Women are invariably closer to their mothers then men are and my Grandma, who helped to raise me, only felt comfortable with my Mum or I helping her to bathe, get dressed or go to the washroom. My Mum, her only daughter, took on the challenge like a selfless amazing hero, sacrificing everything she had mentally and physically. I was there to provide relief on the weekends and evenings – I would send my Mum home to shower and sleep, and after helping G-ma into bed for a nap S and I would head to Boston Pizza nearby and drink beer and I would cry like a baby, not caring about who saw me redfaced and puffy-eyed. She didn't know, that was the worst part. She didn't know she was dying.

It was horrible.

That – I realized – is what being an adult is. The wrenching/strange mix of responsibility, guilt and sacrifice that occurs in an unwinnable situation when you are trying to protect or help the people that you love. Giving of yourself completely to save your family.

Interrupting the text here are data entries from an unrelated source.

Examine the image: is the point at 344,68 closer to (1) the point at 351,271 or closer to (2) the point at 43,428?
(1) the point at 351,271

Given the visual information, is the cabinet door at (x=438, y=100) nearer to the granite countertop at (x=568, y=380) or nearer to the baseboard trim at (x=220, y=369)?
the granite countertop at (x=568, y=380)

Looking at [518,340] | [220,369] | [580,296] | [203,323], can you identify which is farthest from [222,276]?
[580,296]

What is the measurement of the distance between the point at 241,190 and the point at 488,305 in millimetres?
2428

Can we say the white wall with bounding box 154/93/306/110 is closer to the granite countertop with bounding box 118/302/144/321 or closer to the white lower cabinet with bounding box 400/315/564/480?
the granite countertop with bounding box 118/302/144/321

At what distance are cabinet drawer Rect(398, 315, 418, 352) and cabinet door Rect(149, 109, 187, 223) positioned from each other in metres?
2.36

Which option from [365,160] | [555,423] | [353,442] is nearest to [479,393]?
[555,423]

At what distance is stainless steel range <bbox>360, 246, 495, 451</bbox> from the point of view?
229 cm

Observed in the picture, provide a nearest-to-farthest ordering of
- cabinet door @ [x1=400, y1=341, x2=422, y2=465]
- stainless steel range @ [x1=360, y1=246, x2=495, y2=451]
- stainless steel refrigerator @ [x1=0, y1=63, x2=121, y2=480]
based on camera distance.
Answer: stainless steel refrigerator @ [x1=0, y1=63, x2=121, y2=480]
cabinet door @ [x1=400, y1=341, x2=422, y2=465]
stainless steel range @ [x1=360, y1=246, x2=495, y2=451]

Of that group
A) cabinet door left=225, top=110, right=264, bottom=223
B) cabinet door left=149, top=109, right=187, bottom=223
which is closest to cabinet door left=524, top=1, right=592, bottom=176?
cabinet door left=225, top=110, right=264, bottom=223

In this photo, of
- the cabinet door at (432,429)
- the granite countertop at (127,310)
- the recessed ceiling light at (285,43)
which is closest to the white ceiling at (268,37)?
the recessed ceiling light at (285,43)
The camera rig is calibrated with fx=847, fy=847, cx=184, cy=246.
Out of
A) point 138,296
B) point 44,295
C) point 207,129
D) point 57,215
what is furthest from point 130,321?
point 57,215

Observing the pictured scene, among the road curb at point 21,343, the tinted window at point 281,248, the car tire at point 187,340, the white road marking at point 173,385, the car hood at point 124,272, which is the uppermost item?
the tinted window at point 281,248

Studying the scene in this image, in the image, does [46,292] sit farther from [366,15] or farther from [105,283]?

I didn't want to see or talk to my friends. I didn't go online. I downloaded meaningful, important films and stared at them zombie-like, watching one after another like junk food, perfunctorily eating the meals that S plunked down in front of me. I worked. I tried alternately to make myself less or more numb, depending on my mood.

And then it happened. She passed away surrounded by all of her children and eldest grandchildren and our partners, in the hospice she had been moved to days earlier.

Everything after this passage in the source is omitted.